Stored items
/---
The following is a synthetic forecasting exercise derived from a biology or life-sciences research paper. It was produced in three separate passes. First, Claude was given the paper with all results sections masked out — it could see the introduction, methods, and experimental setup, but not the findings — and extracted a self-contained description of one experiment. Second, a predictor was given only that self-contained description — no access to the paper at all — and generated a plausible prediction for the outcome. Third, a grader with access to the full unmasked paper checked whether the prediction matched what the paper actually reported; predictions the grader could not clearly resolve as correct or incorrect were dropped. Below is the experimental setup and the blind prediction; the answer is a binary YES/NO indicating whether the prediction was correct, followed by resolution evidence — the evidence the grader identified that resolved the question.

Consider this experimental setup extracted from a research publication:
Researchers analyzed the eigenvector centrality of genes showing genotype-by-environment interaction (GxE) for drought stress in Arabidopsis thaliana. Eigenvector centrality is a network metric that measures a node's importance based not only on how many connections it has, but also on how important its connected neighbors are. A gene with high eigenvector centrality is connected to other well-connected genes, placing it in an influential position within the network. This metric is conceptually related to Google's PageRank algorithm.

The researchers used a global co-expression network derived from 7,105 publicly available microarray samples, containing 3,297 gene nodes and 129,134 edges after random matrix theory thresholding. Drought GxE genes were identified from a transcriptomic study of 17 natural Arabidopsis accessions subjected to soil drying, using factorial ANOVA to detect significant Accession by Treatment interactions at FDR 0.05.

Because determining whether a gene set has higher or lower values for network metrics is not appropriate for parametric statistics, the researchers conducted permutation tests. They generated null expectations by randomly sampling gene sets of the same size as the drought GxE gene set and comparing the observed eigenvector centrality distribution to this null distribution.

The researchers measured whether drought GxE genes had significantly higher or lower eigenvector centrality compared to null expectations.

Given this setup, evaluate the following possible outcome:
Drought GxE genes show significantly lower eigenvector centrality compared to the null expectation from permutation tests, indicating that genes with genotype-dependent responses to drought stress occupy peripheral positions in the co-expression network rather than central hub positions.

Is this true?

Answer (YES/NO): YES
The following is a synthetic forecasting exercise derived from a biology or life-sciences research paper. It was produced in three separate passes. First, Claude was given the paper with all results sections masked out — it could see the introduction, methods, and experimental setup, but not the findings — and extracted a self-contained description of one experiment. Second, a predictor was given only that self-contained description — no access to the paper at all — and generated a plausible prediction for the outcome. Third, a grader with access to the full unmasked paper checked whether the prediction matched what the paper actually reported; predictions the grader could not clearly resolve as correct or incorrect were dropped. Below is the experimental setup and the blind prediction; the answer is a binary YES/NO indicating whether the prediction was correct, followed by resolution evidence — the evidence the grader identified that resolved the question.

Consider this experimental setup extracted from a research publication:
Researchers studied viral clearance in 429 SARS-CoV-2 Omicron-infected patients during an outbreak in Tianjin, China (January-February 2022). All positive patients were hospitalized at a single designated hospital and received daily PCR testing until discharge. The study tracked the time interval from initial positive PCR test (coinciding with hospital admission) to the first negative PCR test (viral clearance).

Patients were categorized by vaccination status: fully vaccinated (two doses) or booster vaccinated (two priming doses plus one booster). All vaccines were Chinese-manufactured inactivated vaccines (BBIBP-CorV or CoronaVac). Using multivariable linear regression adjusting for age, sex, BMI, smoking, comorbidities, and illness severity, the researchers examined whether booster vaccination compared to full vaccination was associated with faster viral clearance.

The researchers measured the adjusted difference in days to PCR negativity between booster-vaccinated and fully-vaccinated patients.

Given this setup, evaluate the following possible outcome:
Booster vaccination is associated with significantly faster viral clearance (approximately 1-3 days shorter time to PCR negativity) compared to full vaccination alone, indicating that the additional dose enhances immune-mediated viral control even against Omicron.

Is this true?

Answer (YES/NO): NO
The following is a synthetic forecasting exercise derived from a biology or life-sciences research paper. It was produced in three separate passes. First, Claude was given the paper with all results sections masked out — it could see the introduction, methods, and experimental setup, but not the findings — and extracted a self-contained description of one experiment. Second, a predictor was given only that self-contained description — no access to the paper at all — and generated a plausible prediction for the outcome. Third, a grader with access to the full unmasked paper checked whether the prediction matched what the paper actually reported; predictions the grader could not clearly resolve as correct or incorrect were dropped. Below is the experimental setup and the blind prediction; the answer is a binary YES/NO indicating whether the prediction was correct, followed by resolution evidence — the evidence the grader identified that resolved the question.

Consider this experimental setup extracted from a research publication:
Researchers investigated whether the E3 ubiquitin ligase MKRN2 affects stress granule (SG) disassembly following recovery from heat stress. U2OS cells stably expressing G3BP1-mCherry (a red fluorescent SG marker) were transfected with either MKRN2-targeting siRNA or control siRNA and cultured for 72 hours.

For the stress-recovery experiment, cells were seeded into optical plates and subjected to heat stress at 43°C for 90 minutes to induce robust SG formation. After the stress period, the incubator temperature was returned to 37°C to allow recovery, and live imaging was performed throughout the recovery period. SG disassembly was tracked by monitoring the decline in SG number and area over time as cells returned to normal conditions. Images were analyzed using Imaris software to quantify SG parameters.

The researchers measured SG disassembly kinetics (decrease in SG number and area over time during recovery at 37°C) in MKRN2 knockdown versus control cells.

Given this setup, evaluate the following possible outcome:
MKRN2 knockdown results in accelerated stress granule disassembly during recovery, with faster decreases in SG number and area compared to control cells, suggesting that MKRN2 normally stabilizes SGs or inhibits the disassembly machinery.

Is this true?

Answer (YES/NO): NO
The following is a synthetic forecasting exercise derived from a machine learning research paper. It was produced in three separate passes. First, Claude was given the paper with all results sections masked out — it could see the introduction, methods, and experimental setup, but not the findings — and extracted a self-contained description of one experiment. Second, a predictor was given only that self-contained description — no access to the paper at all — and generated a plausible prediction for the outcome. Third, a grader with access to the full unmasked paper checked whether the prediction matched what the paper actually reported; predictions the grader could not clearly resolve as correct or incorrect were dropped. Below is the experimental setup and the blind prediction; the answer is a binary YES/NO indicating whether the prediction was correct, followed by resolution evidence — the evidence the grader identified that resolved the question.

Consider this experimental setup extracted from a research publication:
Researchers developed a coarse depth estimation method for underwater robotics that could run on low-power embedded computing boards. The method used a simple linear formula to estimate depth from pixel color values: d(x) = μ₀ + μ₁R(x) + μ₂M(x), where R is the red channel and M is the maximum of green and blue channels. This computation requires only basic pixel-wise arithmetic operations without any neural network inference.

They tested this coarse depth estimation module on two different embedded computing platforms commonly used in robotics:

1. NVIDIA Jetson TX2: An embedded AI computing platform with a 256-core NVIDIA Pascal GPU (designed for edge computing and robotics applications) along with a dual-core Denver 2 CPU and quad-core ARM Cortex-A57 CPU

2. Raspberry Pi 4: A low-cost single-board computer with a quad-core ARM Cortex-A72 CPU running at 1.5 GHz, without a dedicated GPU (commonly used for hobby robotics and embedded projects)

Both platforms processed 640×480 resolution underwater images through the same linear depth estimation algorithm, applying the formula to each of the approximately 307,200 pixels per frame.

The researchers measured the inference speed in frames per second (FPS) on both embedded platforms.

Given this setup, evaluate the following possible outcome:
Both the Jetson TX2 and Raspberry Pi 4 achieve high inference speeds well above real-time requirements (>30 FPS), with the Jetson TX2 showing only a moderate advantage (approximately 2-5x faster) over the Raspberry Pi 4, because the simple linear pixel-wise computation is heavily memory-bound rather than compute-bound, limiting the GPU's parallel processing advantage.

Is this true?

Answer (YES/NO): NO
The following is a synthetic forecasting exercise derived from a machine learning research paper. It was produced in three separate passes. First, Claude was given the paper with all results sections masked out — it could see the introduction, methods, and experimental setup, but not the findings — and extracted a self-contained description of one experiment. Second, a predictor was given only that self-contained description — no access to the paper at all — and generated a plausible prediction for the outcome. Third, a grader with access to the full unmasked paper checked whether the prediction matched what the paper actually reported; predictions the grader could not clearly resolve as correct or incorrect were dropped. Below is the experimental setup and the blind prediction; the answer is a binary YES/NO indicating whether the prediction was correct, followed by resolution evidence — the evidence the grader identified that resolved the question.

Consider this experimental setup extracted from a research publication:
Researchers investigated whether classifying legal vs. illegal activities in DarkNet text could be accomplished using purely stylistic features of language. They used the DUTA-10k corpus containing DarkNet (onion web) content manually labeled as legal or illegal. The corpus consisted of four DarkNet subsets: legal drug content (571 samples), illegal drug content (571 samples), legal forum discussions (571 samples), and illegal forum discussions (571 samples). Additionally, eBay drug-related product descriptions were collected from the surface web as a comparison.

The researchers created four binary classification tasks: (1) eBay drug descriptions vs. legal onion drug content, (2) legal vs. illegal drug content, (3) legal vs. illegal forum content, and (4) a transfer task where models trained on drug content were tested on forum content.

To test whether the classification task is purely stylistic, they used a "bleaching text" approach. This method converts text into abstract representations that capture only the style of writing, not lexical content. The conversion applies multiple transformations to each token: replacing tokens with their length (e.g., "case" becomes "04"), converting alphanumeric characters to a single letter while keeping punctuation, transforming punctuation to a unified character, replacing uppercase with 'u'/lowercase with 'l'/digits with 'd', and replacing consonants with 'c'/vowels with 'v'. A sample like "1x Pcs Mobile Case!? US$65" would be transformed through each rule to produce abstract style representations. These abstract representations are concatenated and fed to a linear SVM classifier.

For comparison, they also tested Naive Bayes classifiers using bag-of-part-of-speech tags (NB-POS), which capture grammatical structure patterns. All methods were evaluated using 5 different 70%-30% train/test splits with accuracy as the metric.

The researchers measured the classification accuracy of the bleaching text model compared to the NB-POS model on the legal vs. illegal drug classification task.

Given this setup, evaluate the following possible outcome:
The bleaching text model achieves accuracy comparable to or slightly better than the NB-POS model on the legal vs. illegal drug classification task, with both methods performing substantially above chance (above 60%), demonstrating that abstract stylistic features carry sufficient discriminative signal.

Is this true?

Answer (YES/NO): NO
\---
*Task to carry out*. Each line containing the word "quad" needs to be copied from the data above.

*Exercise response*.
1. NVIDIA Jetson TX2: An embedded AI computing platform with a 256-core NVIDIA Pascal GPU (designed for edge computing and robotics applications) along with a dual-core Denver 2 CPU and quad-core ARM Cortex-A57 CPU
2. Raspberry Pi 4: A low-cost single-board computer with a quad-core ARM Cortex-A72 CPU running at 1.5 GHz, without a dedicated GPU (commonly used for hobby robotics and embedded projects)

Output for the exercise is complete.